In January 2020, Short joined the 12 person Failbetter Games as creative director.

Interactive fiction

Works 
A number of Short's works have won acclaim at the XYZZY Awards, an annual popular-choice award for interactive fiction. Her work has been described by reviewers in terms that range from "mesmerizing" to "frustrating".  Her 2003 work City of Secrets was originally commissioned by a San Francisco synth-pop band, but after they left the project, she completed it on her own.

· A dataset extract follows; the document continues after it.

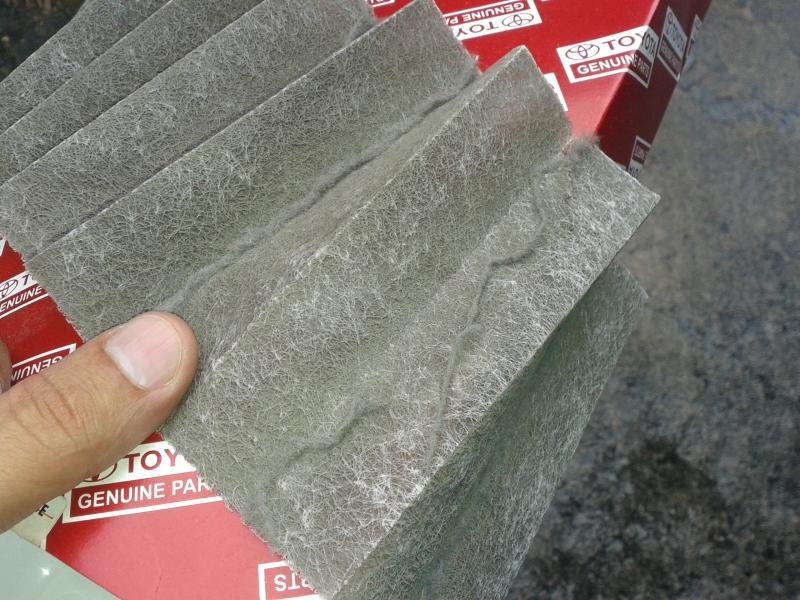 Filtro do ar condicionado anti polen 288ow13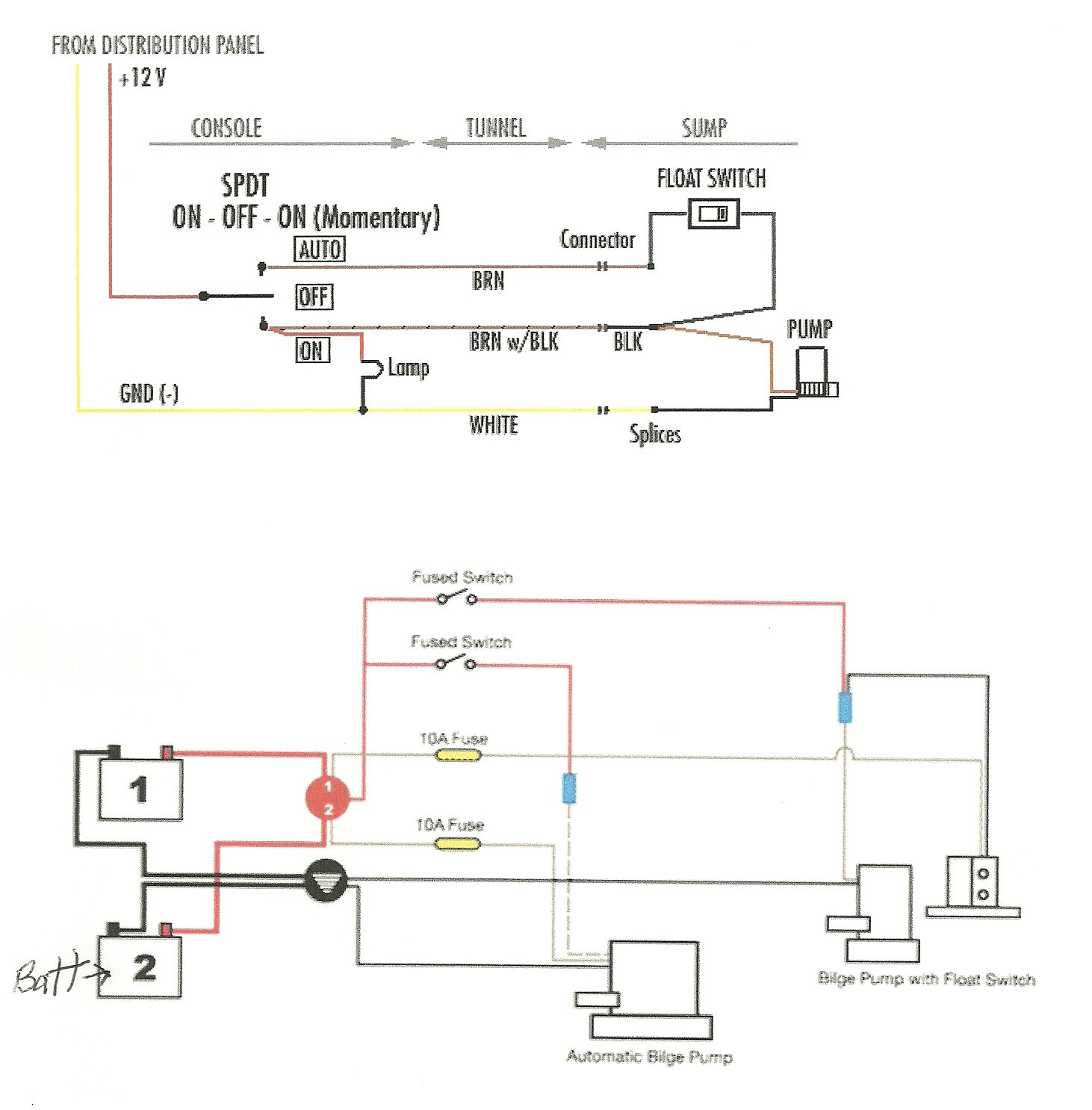 Shoreline Marine Bilge Pump 3 Way Switch Wiring Diagram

Of over 11,000 games in the Interactive Fiction Database in July 2021, Short's game Counterfeit Monkey held the top spot in the IFDB Top 100. In addition to this, another five of Short's games, Savoir-Faire, City of Secrets, Bronze, Metamorphoses and Bee qualified into the top 100.

Tools 
While many of Short's early games were written in Inform, she later experimented with a variety of formats. One such format was Versu, an engine for plot-heavy and story-rich interactive fiction that Short helped develop, and which was later scrapped by Linden Lab, the company owning the engine. Other formats include Varytale, for which she developed the game Bee, and a custom engine by Liza Daly (with help from the company inkle) for the game First Draft of the Revolution. Both formats use an interactive fiction engine based on hyperlinks.

Inform 7 
Short wrote most of the 300+ programming examples in the documentation and created two full-length demo games for release with Graham Nelson's interactive fiction development system, Inform 7.

Selected IF works

See also
Electronic literature
Cybertext

References

External links
Emily Short's interactive fiction blog
Collection of Emily Short's work
Short's entry in the Interactive Fiction Wiki

Living people
American emigrants to England
American media critics
American video game programmers
Interactive fiction writers
Women video game critics
Women video game developers
Women video game programmers
Year of birth missing (living people)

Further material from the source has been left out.